EXERCISE DETAILS: Restate the whole of the material. Keep every word, and drop the pictures.
--- DATA EXTRACT ---
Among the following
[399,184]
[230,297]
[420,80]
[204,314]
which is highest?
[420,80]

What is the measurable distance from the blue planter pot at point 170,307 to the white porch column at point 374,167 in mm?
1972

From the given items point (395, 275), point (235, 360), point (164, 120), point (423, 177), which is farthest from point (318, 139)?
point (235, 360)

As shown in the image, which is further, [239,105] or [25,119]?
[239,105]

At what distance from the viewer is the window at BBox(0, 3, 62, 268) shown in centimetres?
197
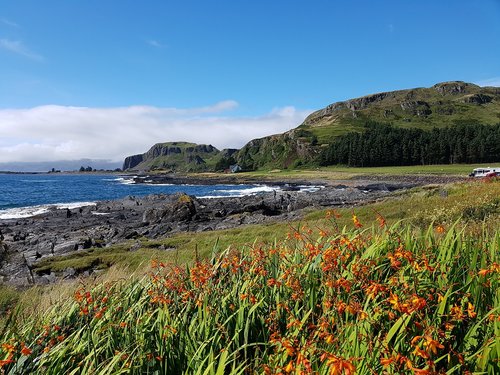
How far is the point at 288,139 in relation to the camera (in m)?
199

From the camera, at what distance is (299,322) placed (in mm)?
3408

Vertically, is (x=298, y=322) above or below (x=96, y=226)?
above

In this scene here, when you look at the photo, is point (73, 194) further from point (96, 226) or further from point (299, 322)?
point (299, 322)

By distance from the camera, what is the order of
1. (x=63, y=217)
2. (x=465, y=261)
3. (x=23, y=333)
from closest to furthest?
(x=23, y=333) < (x=465, y=261) < (x=63, y=217)

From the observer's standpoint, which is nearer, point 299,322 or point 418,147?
point 299,322

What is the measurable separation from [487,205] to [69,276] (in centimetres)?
1738

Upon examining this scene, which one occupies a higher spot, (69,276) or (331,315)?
(331,315)

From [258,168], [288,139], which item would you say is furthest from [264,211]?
[288,139]

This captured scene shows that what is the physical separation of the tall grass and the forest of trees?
133447mm

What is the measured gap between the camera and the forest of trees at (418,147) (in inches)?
4719

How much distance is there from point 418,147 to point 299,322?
144 meters

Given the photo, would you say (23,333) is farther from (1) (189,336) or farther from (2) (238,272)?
(2) (238,272)

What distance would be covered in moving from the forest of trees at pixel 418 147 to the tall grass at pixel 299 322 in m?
133

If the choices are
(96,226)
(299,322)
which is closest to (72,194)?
(96,226)
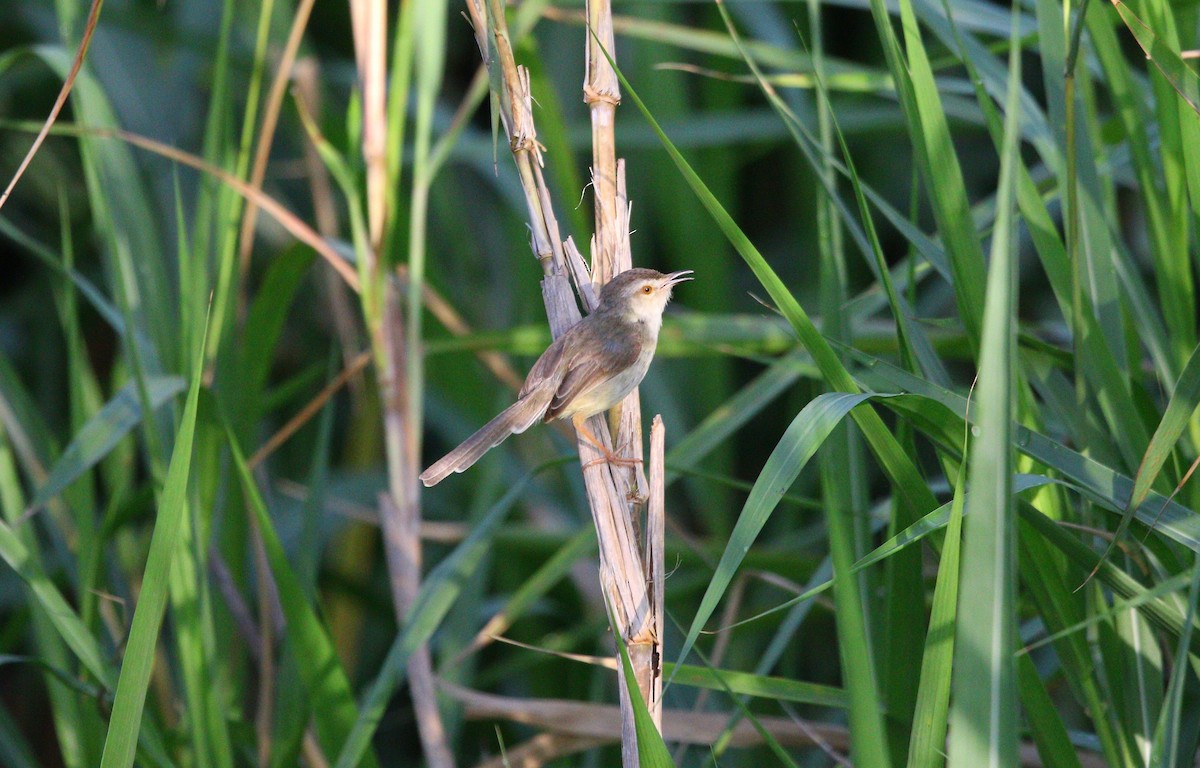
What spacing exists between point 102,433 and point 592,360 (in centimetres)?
99

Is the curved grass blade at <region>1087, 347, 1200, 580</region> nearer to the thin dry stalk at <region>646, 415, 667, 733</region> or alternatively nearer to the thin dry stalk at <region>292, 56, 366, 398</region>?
the thin dry stalk at <region>646, 415, 667, 733</region>

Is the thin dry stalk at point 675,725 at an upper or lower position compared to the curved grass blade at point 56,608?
lower

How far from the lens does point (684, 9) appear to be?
4.28 m

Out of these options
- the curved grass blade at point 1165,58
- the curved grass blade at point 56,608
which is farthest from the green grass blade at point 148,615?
the curved grass blade at point 1165,58

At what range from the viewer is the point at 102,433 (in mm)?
2053

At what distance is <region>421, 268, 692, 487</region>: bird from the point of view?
5.82ft

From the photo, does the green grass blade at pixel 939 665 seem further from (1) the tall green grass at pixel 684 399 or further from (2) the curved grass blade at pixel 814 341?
(2) the curved grass blade at pixel 814 341

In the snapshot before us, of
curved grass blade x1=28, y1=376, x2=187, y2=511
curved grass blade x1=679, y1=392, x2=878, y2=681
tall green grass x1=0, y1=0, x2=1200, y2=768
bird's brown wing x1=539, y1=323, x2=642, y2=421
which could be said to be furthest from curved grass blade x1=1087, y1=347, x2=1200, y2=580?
---
REPLY TO THE TASK:
Among the following
[399,184]
[230,297]
[420,80]
[204,314]
which is highest?
[420,80]

What is the measurable distance from the blue planter pot at point 170,307 to the white porch column at point 374,167 in mm?
1972

From the given items point (395, 275), point (235, 360), point (164, 120), point (423, 177), which is farthest from point (318, 139)?
point (235, 360)

As shown in the image, which is further, [239,105] or [25,119]?
[239,105]

At what distance from the viewer is the window at BBox(0, 3, 62, 268) shown in centimetres?
197
How far is the point at 288,139 in relation to the camera (in m)?
199

From the camera, at what distance is (299,322) placed (in mm)?
3408

Vertically, is (x=298, y=322) above or below (x=96, y=226)?
above

In this scene here, when you look at the photo, is point (73, 194) further from point (96, 226) or further from point (299, 322)?
point (299, 322)

By distance from the camera, what is the order of
1. (x=63, y=217)
2. (x=465, y=261)
3. (x=23, y=333)
from closest to furthest?
(x=23, y=333) < (x=465, y=261) < (x=63, y=217)

From the observer's standpoint, which is nearer, point 299,322 or point 418,147?
point 299,322

What is the measurable separation from [487,205] to [69,276] (in centimetres)?
1738

Upon examining this scene, which one occupies a higher spot, (69,276) or (331,315)?
(331,315)

From [258,168], [288,139], which item would you say is furthest from [264,211]?
[288,139]

This captured scene shows that what is the physical separation of the tall grass and the forest of trees?
133447mm

What is the measured gap between the camera and the forest of trees at (418,147) (in inches)?
4719

How much distance is there from point 418,147 to point 299,322?
144 meters

Given the photo, would you say (23,333) is farther from (1) (189,336) or farther from (2) (238,272)?
(2) (238,272)

What distance would be covered in moving from the forest of trees at pixel 418 147 to the tall grass at pixel 299 322 in m?
133

If the choices are
(96,226)
(299,322)
which is closest to (72,194)?
(96,226)
What spacing exists between point 102,433 and point 592,360 (in centimetres)?
99

Is the curved grass blade at <region>1087, 347, 1200, 580</region> nearer to the thin dry stalk at <region>646, 415, 667, 733</region> or alternatively nearer to the thin dry stalk at <region>292, 56, 366, 398</region>?
the thin dry stalk at <region>646, 415, 667, 733</region>

Is the thin dry stalk at point 675,725 at an upper or lower position compared to the curved grass blade at point 56,608?
lower

How far from the lens does point (684, 9) appear to be?
4.28 m

Out of these options
- the curved grass blade at point 1165,58
- the curved grass blade at point 56,608
which is farthest from the green grass blade at point 148,615?
the curved grass blade at point 1165,58

At what range from the viewer is the point at 102,433 (in mm)?
2053

At what distance is <region>421, 268, 692, 487</region>: bird from the point of view?
5.82ft

From the photo, does the green grass blade at pixel 939 665 seem further from (1) the tall green grass at pixel 684 399 or further from (2) the curved grass blade at pixel 814 341?
(2) the curved grass blade at pixel 814 341

In the snapshot before us, of
curved grass blade x1=28, y1=376, x2=187, y2=511
curved grass blade x1=679, y1=392, x2=878, y2=681
tall green grass x1=0, y1=0, x2=1200, y2=768
bird's brown wing x1=539, y1=323, x2=642, y2=421
which could be said to be furthest from curved grass blade x1=1087, y1=347, x2=1200, y2=580?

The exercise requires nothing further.